A year ago I was screaming and begging for my life to meet you.
Maybe I still am, internally, but there's nobody coaxing or helping me this time. I give myself laughing gas trying to take my mind off the blinding pain, but it still goes through. You're out of me, but I'm still out of it.
I've been in this dark place many times before. From losing a years-long relationship, a couple boxed drinks, a soul way younger than you. I'm familiar with the fire and my mind engulfing each other, me in the process.
These aren't things I want to tell you, be it now or twenty years down the road. This isn't the side of me I want you to read about. But why would I keep the truth from you? Maybe you'd be the kind to romanticise your mother's struggles for the hell of it.
You'd tell your peers about the wars your parents have fought, joke about their exaggerated trails to school. You'd post pictures of us from the roaring 20s, not a trace of the wrinkles and silver hair. And I'll just be the background in your arc.

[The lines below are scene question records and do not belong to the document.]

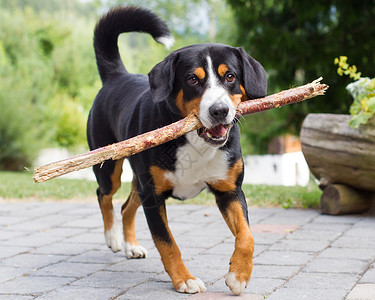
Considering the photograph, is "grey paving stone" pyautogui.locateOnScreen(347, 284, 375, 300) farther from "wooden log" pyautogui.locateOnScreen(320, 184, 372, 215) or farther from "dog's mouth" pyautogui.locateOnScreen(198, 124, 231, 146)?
"wooden log" pyautogui.locateOnScreen(320, 184, 372, 215)

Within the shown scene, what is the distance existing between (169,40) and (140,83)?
15.5 inches

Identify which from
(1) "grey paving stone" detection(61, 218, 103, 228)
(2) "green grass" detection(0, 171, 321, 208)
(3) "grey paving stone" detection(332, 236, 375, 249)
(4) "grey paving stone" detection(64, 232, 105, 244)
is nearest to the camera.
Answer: (3) "grey paving stone" detection(332, 236, 375, 249)

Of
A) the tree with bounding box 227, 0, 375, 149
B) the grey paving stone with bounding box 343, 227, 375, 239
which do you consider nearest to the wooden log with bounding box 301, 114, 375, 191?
the grey paving stone with bounding box 343, 227, 375, 239

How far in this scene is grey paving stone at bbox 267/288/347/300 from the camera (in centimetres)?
291

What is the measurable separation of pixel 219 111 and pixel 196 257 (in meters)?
1.50

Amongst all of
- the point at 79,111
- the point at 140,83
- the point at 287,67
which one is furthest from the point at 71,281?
the point at 79,111

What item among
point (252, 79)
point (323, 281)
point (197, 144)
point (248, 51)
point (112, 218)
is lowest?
point (323, 281)

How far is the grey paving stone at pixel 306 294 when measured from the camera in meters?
2.91

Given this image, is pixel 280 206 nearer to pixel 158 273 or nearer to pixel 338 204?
pixel 338 204

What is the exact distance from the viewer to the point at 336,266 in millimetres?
3578

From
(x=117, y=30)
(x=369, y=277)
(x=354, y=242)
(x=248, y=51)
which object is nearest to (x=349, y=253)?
(x=354, y=242)

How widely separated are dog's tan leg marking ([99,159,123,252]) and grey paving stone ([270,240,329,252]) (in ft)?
3.88

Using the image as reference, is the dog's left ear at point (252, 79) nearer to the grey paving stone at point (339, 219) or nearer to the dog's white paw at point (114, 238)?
the dog's white paw at point (114, 238)

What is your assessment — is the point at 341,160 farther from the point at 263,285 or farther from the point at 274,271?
the point at 263,285
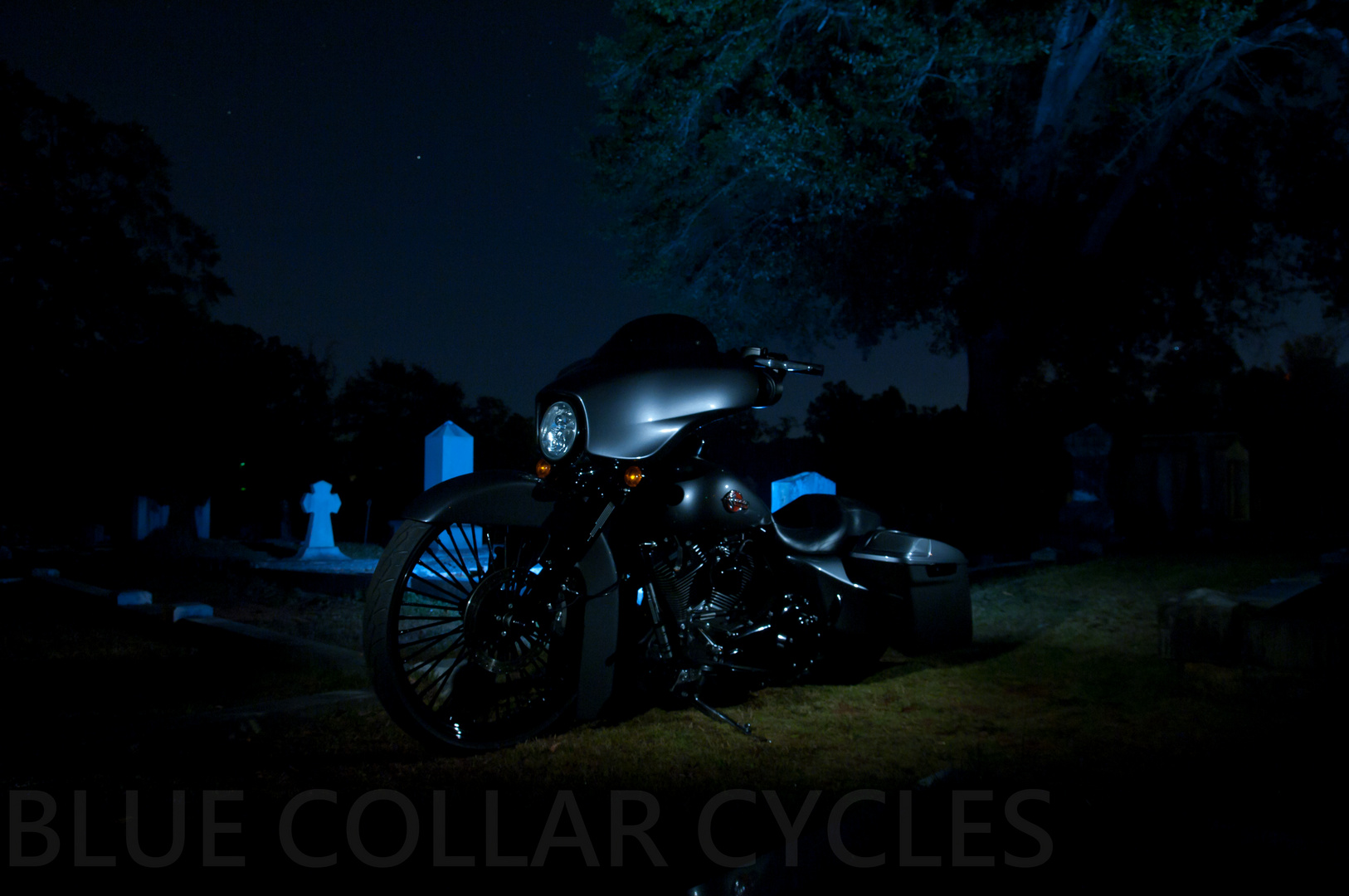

For you to arrive to that point, I need to pull myself together first. I've already lost more than a month with you, breaking down and pining for things that are not your fault. I have to be the one to hold you while you take your first steps, lead you onto the many paths life shows you. Because at the end of it all, I want to be your best person, even when I'm at my worst.
So here my happiness and identity are at loggerheads, the latter being what led me to this very moment of mine. But I have to leave it behind and choose you now, my source of the former. Happy first birthday, and happiness first. You first. I will give you the childhood and youth I am owed, I will give you what I'll never be paid back.